Ordinances protecting citizens against hate crimes and establishing a domestic partner registry were both passed by Athens City Council in June of 2011.  A third ordinance allowing domestic partners of city employees benefits was passed this past November.

The people of Athens County have been disputing the rights of LGBT for many years. Initiatives started increasing in the late 80s. In 1989, the council passed a sexual orientation anti-discrimination ordinance that protects citizens of LGBT sexual orientation against hate crimes.

However, past mayor Sara Hendricker immediately vetoed it.  The opposition felt that city spending would increase and were worried about public accommodation and housing.

“It is something that many people in Athens have felt strongly about for many, many years,” At-Large Rep. Elahu Gosney said.

The ordinances were passed mostly due to the efforts of the Community to Move Athens Forward (CMAF), a group founded by Mickey Hart, former head of the Ohio University LGBT Center. The group’s initiative is to improve and protect the rights of the LGBT community. CMAF came to Athens City Council in 2009 looking for ways to make the city more inclusive.

Tracy Kelly, former president of OU’s Graduate Student Senate, was a member of the CMAF and wrote the initial policy proposal for the hate crime ordinance of 2011.

“We were inspired by the other cities in Ohio that had already taken the initiative: Cleveland, Yellow Springs and Toledo,” said Kelly.

Athens is now one of 29 Ohio cities and counties to have passed ordinances of anti-discrimination. The ordinance in Athens that previously only protected sexual orientation has now been extended to the protection of gender identity.

The ordinance reads, “No person shall violate menacing; criminal damaging or endangering; or criminal mischief, by reason of actual or perceived sexual orientation, gender identity or expression, marital or familial status, age or disability as defined by Section 3304.11(a) of the Ohio Revised Code, of another person or group of persons.”

◆ Stated problem A ◆
According to the passage, who founded the Community to Move Athens Forward?
◆ Stated problem B ◆
Reproduce the part of the passage starting with "Ordinances protecting citizens" and going on through "against hate crimes.".

◆ Material provided ◆
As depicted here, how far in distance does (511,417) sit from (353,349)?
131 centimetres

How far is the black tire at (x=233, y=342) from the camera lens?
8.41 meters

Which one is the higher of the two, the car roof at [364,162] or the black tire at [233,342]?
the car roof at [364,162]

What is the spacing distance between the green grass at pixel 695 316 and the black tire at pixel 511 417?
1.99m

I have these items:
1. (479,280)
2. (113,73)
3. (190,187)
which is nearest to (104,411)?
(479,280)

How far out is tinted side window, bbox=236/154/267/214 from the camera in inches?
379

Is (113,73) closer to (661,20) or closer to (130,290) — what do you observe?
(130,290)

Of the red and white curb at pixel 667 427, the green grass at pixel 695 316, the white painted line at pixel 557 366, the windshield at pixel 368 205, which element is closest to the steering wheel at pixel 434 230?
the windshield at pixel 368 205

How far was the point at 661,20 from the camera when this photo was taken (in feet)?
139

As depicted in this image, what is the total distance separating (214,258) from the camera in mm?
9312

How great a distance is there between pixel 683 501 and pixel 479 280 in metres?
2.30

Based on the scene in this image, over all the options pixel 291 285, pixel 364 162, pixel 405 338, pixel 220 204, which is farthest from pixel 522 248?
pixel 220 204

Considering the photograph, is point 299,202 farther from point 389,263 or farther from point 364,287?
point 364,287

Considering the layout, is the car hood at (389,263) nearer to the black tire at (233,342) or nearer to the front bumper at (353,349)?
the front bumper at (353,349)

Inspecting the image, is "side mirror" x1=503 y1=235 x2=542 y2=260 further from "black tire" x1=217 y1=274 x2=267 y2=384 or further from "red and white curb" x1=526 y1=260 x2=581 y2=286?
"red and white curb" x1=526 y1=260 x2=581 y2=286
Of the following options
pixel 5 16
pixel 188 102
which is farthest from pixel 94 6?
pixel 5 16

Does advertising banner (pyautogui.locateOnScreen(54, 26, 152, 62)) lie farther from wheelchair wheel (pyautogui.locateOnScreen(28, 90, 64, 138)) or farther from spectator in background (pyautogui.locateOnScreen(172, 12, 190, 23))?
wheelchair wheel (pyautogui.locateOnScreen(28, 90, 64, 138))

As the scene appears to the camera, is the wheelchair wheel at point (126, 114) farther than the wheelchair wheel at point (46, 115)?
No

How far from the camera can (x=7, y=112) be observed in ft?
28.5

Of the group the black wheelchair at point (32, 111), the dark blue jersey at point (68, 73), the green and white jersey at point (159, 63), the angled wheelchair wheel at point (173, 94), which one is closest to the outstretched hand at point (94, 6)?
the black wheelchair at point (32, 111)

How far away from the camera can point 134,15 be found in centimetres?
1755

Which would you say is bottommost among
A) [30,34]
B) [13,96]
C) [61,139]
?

◆ Output A ◆
Mickey Hart, former head of the Ohio University LGBT Center.

◆ Output B ◆
Ordinances protecting citizens against hate crimes and establishing a domestic partner registry were both passed by Athens City Council in June of 2011.  A third ordinance allowing domestic partners of city employees benefits was passed this past November.

The people of Athens County have been disputing the rights of LGBT for many years. Initiatives started increasing in the late 80s. In 1989, the council passed a sexual orientation anti-discrimination ordinance that protects citizens of LGBT sexual orientation against hate crimes.